Concorès le 30 septembre 1941

Ma chère et grande amie, je reviens bavarder avec vous. Ces jours-ci sont passés sans lettre de Nice et j’en suis tout chagriné. Je sentais qu’il me manquait l’essentiel ; qu’une journée sans ligne de vous ne marque pas dans ma vie. Maintenant que j’ai repris l’habitude de vous lire longuement, c’est à tout instant que je voudrais recevoir vos messages ; plus je vous lis et plus j’ai besoin de vous lire ; plus vous m’envoyez de photos et plus je désire en avoir d’autres ; plus vous vous manifestez à moi et plus ma pensée s’attache à vous.
Dans la tranquillité de mon existence actuelle où je n’ai pas de travail absorbant à accomplir, où il n’y a pas d’agitation autour de moi pour accaparer plus ou moins mon esprit, je me transporte à toute heure du jour à vos côtés ; je me demande ce que vous faites à tel ou tel moment, ce que vous pouvez dire avec votre maman ou avec des amis vous rendant visite ; j’essaie même de deviner les instants où vos songes s’envolent vers moi, ceux où vous vous mettez à votre table pour m’écrire et où votre plume glissant sur le papier m’exprimera les sentiments raffinés et tendres qui deux jours après viendront se blottir dans mon cœur et n’en sortiront plus !

Bloc de données -
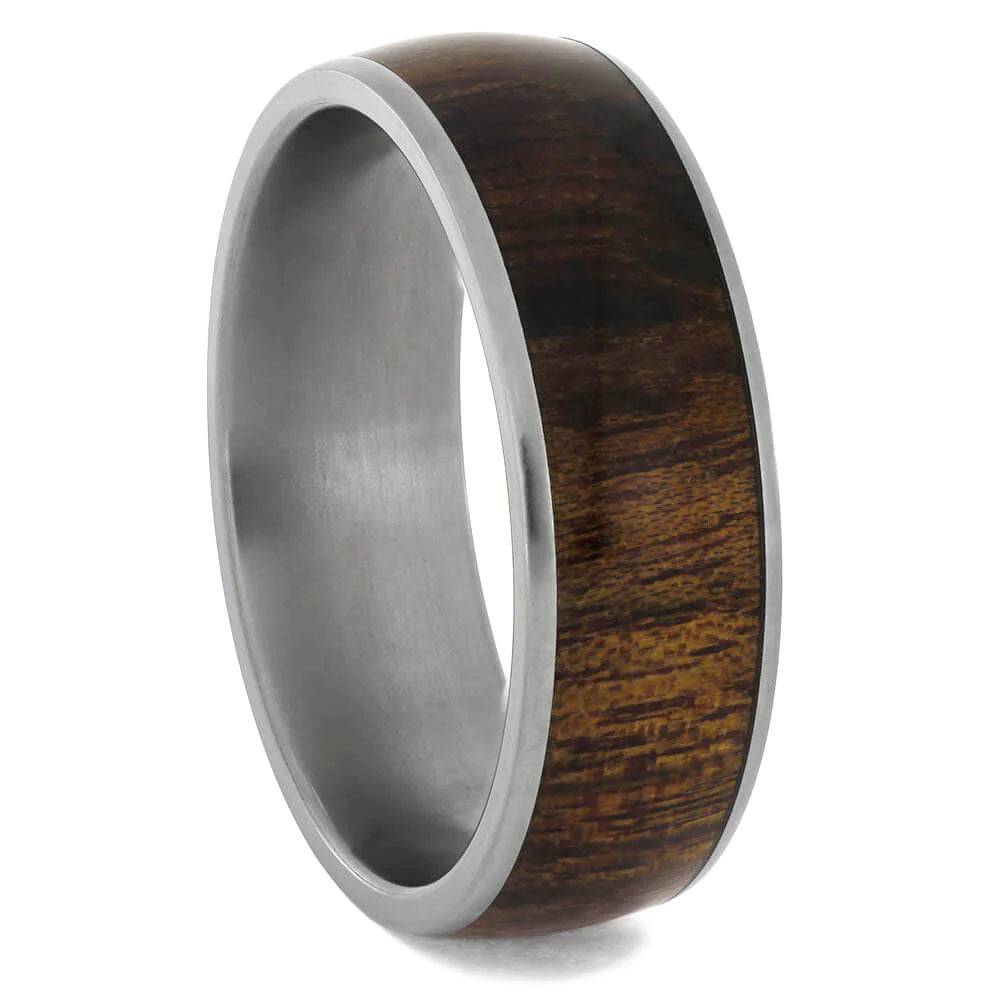 Wood and Titanium Wedding Band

Série d'exercices -
a: D'où et à quelle date la lettre est-elle écrite ?
b: Poursuivez la lettre écrite de Concorès à partir de sa dernière phrase.
Les données n'ont aucun lien avec la lettre.

Réponses dans l'ordre -
a: De Concorès, le 30 septembre 1941.

b:
Comme notre aventure est délicieuse, mais j’ai peur qu’elle me fasse trop souffrir un jour, quand vous m’aurez laissé ; j’ai peur de payer plus tard une lourde rançon pour tant de bonheur éprouvé. Moi qui n’ai jamais connu je crois, l’émotion religieuse, il me semble que par vous je réalise avec une intensité ardente ce qu’on doit éprouver dans la communion avec Dieu. Je blasphème peut-être en parlant ainsi, mais d’ailleurs je crois que je reprends à propos de vous des phrases toutes semblables à celles, si émouvantes, que vous m’aviez écrites de Chamonix pour décrire l’abandon de votre âme en présence des merveilles de la nature et de la création. Vous êtes devenue en quelque sorte toute ma religion ! Votre pensée me bouleverse, m’électrise, m’aspire, m’arrache à moi-même et à tout, me donnerait j’imagine des forces surnaturelles pour accomplir je ne sais quoi d’impossible. Voilà quelle fièvre vous versez en moi. A ce degré de tension, le souffle ne risque-t-il pas de manquer comme sur ces sommets où l’air raréfié et venant plutôt de l’espace sidéral ne permet presque plus de respirer et où on se sent pris de vertige. D’une certaine hauteur, seuls les abimes vous guettent et on peut se répéter avec Baudelaire : « Avalanche vas-tu m’emporter dans ta chute !« . Voilà pourquoi j’ai peur de nous.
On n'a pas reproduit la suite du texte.